What you need to do:
Each entry listed below should be reproduced word for word.

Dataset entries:
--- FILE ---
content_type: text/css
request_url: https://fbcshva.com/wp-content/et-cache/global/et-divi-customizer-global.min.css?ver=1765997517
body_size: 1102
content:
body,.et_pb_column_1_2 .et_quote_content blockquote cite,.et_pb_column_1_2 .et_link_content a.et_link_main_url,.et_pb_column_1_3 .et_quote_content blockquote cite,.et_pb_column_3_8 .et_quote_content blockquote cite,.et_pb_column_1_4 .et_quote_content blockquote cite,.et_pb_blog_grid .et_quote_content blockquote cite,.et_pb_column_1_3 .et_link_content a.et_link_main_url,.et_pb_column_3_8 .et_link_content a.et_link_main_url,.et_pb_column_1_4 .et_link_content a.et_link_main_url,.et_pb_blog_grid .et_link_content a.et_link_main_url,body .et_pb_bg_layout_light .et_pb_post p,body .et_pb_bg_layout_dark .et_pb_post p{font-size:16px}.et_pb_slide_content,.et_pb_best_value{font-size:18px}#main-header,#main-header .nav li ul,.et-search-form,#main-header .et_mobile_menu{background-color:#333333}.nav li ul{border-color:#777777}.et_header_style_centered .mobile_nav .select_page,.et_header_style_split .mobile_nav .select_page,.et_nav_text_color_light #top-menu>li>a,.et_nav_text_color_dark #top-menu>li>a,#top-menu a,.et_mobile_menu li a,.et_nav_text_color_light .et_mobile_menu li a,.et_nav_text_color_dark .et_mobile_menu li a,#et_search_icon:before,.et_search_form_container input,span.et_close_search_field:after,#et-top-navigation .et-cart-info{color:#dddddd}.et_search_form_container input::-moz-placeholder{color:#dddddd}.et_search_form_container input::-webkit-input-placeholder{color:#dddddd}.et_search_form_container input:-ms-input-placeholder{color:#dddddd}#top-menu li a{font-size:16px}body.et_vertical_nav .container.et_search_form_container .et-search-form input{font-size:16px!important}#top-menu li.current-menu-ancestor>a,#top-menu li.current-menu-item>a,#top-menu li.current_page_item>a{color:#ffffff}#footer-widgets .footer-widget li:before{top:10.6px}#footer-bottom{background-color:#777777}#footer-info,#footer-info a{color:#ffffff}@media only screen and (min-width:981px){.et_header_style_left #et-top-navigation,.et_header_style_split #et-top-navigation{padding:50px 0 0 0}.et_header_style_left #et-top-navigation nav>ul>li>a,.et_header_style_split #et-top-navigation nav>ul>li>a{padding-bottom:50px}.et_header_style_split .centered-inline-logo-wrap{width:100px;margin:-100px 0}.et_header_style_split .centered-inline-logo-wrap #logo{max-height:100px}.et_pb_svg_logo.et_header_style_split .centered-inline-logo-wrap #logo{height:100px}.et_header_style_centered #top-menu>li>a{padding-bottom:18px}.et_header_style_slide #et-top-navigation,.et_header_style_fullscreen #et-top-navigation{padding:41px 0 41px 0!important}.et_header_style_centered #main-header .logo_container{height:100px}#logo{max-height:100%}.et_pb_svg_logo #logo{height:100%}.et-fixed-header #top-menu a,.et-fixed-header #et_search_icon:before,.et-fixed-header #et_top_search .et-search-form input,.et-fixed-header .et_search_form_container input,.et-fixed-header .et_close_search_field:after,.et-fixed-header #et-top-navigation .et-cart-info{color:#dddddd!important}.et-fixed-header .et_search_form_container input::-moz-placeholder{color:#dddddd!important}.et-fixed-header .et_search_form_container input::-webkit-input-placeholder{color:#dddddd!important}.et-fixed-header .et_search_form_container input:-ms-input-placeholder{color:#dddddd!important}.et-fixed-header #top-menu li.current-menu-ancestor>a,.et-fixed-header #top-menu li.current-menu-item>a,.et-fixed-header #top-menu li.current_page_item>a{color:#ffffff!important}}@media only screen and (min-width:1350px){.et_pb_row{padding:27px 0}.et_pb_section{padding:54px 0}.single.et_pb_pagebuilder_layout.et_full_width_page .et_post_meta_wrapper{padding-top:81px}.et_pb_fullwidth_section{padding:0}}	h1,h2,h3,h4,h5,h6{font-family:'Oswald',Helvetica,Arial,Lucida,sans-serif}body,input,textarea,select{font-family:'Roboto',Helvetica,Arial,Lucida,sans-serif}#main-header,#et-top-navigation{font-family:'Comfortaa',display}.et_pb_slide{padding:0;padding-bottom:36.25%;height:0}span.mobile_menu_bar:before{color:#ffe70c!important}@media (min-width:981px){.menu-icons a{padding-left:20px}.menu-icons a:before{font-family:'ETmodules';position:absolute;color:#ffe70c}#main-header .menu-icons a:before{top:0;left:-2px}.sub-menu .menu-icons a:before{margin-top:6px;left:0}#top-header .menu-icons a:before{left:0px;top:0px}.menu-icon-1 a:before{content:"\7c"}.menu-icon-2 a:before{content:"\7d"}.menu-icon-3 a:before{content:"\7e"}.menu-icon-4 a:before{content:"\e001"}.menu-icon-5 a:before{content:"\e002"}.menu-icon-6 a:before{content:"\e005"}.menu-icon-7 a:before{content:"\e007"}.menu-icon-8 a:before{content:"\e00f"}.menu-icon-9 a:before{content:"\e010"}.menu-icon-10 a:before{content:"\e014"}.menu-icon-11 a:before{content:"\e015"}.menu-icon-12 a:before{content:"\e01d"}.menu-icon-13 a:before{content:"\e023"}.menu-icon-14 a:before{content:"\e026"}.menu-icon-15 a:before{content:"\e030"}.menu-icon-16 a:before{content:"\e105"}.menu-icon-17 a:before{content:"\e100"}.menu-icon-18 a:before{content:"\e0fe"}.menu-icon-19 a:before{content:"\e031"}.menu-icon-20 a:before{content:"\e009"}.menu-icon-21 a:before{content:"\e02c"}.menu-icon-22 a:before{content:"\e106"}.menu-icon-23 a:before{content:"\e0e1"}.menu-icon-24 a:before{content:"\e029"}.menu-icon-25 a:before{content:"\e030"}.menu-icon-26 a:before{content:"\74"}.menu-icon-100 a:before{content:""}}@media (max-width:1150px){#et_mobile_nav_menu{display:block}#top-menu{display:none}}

Final answer:
--- FILE ---
content_type: text/css
request_url: https://fbcshva.com/wp-content/et-cache/global/et-divi-customizer-global.min.css?ver=1765997517
body_size: 1102
content:
body,.et_pb_column_1_2 .et_quote_content blockquote cite,.et_pb_column_1_2 .et_link_content a.et_link_main_url,.et_pb_column_1_3 .et_quote_content blockquote cite,.et_pb_column_3_8 .et_quote_content blockquote cite,.et_pb_column_1_4 .et_quote_content blockquote cite,.et_pb_blog_grid .et_quote_content blockquote cite,.et_pb_column_1_3 .et_link_content a.et_link_main_url,.et_pb_column_3_8 .et_link_content a.et_link_main_url,.et_pb_column_1_4 .et_link_content a.et_link_main_url,.et_pb_blog_grid .et_link_content a.et_link_main_url,body .et_pb_bg_layout_light .et_pb_post p,body .et_pb_bg_layout_dark .et_pb_post p{font-size:16px}.et_pb_slide_content,.et_pb_best_value{font-size:18px}#main-header,#main-header .nav li ul,.et-search-form,#main-header .et_mobile_menu{background-color:#333333}.nav li ul{border-color:#777777}.et_header_style_centered .mobile_nav .select_page,.et_header_style_split .mobile_nav .select_page,.et_nav_text_color_light #top-menu>li>a,.et_nav_text_color_dark #top-menu>li>a,#top-menu a,.et_mobile_menu li a,.et_nav_text_color_light .et_mobile_menu li a,.et_nav_text_color_dark .et_mobile_menu li a,#et_search_icon:before,.et_search_form_container input,span.et_close_search_field:after,#et-top-navigation .et-cart-info{color:#dddddd}.et_search_form_container input::-moz-placeholder{color:#dddddd}.et_search_form_container input::-webkit-input-placeholder{color:#dddddd}.et_search_form_container input:-ms-input-placeholder{color:#dddddd}#top-menu li a{font-size:16px}body.et_vertical_nav .container.et_search_form_container .et-search-form input{font-size:16px!important}#top-menu li.current-menu-ancestor>a,#top-menu li.current-menu-item>a,#top-menu li.current_page_item>a{color:#ffffff}#footer-widgets .footer-widget li:before{top:10.6px}#footer-bottom{background-color:#777777}#footer-info,#footer-info a{color:#ffffff}@media only screen and (min-width:981px){.et_header_style_left #et-top-navigation,.et_header_style_split #et-top-navigation{padding:50px 0 0 0}.et_header_style_left #et-top-navigation nav>ul>li>a,.et_header_style_split #et-top-navigation nav>ul>li>a{padding-bottom:50px}.et_header_style_split .centered-inline-logo-wrap{width:100px;margin:-100px 0}.et_header_style_split .centered-inline-logo-wrap #logo{max-height:100px}.et_pb_svg_logo.et_header_style_split .centered-inline-logo-wrap #logo{height:100px}.et_header_style_centered #top-menu>li>a{padding-bottom:18px}.et_header_style_slide #et-top-navigation,.et_header_style_fullscreen #et-top-navigation{padding:41px 0 41px 0!important}.et_header_style_centered #main-header .logo_container{height:100px}#logo{max-height:100%}.et_pb_svg_logo #logo{height:100%}.et-fixed-header #top-menu a,.et-fixed-header #et_search_icon:before,.et-fixed-header #et_top_search .et-search-form input,.et-fixed-header .et_search_form_container input,.et-fixed-header .et_close_search_field:after,.et-fixed-header #et-top-navigation .et-cart-info{color:#dddddd!important}.et-fixed-header .et_search_form_container input::-moz-placeholder{color:#dddddd!important}.et-fixed-header .et_search_form_container input::-webkit-input-placeholder{color:#dddddd!important}.et-fixed-header .et_search_form_container input:-ms-input-placeholder{color:#dddddd!important}.et-fixed-header #top-menu li.current-menu-ancestor>a,.et-fixed-header #top-menu li.current-menu-item>a,.et-fixed-header #top-menu li.current_page_item>a{color:#ffffff!important}}@media only screen and (min-width:1350px){.et_pb_row{padding:27px 0}.et_pb_section{padding:54px 0}.single.et_pb_pagebuilder_layout.et_full_width_page .et_post_meta_wrapper{padding-top:81px}.et_pb_fullwidth_section{padding:0}}	h1,h2,h3,h4,h5,h6{font-family:'Oswald',Helvetica,Arial,Lucida,sans-serif}body,input,textarea,select{font-family:'Roboto',Helvetica,Arial,Lucida,sans-serif}#main-header,#et-top-navigation{font-family:'Comfortaa',display}.et_pb_slide{padding:0;padding-bottom:36.25%;height:0}span.mobile_menu_bar:before{color:#ffe70c!important}@media (min-width:981px){.menu-icons a{padding-left:20px}.menu-icons a:before{font-family:'ETmodules';position:absolute;color:#ffe70c}#main-header .menu-icons a:before{top:0;left:-2px}.sub-menu .menu-icons a:before{margin-top:6px;left:0}#top-header .menu-icons a:before{left:0px;top:0px}.menu-icon-1 a:before{content:"\7c"}.menu-icon-2 a:before{content:"\7d"}.menu-icon-3 a:before{content:"\7e"}.menu-icon-4 a:before{content:"\e001"}.menu-icon-5 a:before{content:"\e002"}.menu-icon-6 a:before{content:"\e005"}.menu-icon-7 a:before{content:"\e007"}.menu-icon-8 a:before{content:"\e00f"}.menu-icon-9 a:before{content:"\e010"}.menu-icon-10 a:before{content:"\e014"}.menu-icon-11 a:before{content:"\e015"}.menu-icon-12 a:before{content:"\e01d"}.menu-icon-13 a:before{content:"\e023"}.menu-icon-14 a:before{content:"\e026"}.menu-icon-15 a:before{content:"\e030"}.menu-icon-16 a:before{content:"\e105"}.menu-icon-17 a:before{content:"\e100"}.menu-icon-18 a:before{content:"\e0fe"}.menu-icon-19 a:before{content:"\e031"}.menu-icon-20 a:before{content:"\e009"}.menu-icon-21 a:before{content:"\e02c"}.menu-icon-22 a:before{content:"\e106"}.menu-icon-23 a:before{content:"\e0e1"}.menu-icon-24 a:before{content:"\e029"}.menu-icon-25 a:before{content:"\e030"}.menu-icon-26 a:before{content:"\74"}.menu-icon-100 a:before{content:""}}@media (max-width:1150px){#et_mobile_nav_menu{display:block}#top-menu{display:none}}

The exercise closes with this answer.